But the Government always intended Help to Buy mortgage guarantee to act as a stimulus, not a long-term solution. From the beginning, it had an end date - 31 December 2016. The idea was to encourage big banks to start lending again.

So far, the record of Help to Buy has been pretty good. A first-time buyer in 2013 with a 5 per cent deposit had 56 mortgage products to choose from - not much when you consider some of those products would have been ridiculously expensive or would come with many strings attached. By 2016, according to Moneyfacts, first-time buyers had 271 products to choose from, nearly a five-fold increase

Over the same period, financial regulators have introduced much tougher mortgage affordability rules. First-time buyers can be expected to be interrogated about their income, their little luxuries and how they would cope if interest rates rose (contrary to our expectations in 2013, the Bank of England base rate has actually fallen). 

A criticism that still rings true, however, is that the mortgage guarantee scheme only helps boost demand for properties, while doing nothing about the lack of housing supply. Unlike its sister scheme, the Help to Buy equity loan scheme, there is no incentive for property companies to build more homes. According to FullFact, there were just 112,000 homes being built in England and Wales in 2010. By 2015, that had increased, but only to a mere 149,000.

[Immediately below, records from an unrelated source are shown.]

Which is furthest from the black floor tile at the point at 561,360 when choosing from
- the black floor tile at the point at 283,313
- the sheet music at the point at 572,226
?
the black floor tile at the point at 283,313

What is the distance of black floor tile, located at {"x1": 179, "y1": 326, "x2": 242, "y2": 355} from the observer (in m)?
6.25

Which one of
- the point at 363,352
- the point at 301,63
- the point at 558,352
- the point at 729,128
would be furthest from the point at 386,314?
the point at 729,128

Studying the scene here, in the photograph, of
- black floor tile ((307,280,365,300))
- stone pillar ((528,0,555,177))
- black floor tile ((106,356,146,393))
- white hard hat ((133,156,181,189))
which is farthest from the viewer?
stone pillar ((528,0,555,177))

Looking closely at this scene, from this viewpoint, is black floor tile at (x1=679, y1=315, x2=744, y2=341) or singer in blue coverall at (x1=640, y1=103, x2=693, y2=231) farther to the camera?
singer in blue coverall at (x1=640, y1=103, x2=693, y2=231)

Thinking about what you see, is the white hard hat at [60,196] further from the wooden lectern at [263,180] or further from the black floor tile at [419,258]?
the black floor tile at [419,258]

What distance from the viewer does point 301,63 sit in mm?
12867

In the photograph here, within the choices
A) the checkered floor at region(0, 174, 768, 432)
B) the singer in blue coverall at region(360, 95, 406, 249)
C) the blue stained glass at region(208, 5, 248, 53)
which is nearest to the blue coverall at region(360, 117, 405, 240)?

This lack of supply helps to prop up house prices - one of the factors making it so difficult to get on the housing ladder in the first place. In July, the average house price in England was £233,000. This means a first-time buyer with a 5 per cent deposit of £11,650 would still need to be earning nearly £50,000 to meet most mortgage affordability criteria. In other words, the Help to Buy mortgage guarantee is targeted squarely at the middle class.

The Government plans to maintain the Help to Buy equity loan scheme, which is restricted to new builds, and the Help to Buy ISA, which rewards savers at a time of low interest rates. As for Help to Buy mortgage guarantee, the scheme may be dead, but so long as high street banks are offering 95 per cent mortgages, its effects are still with us.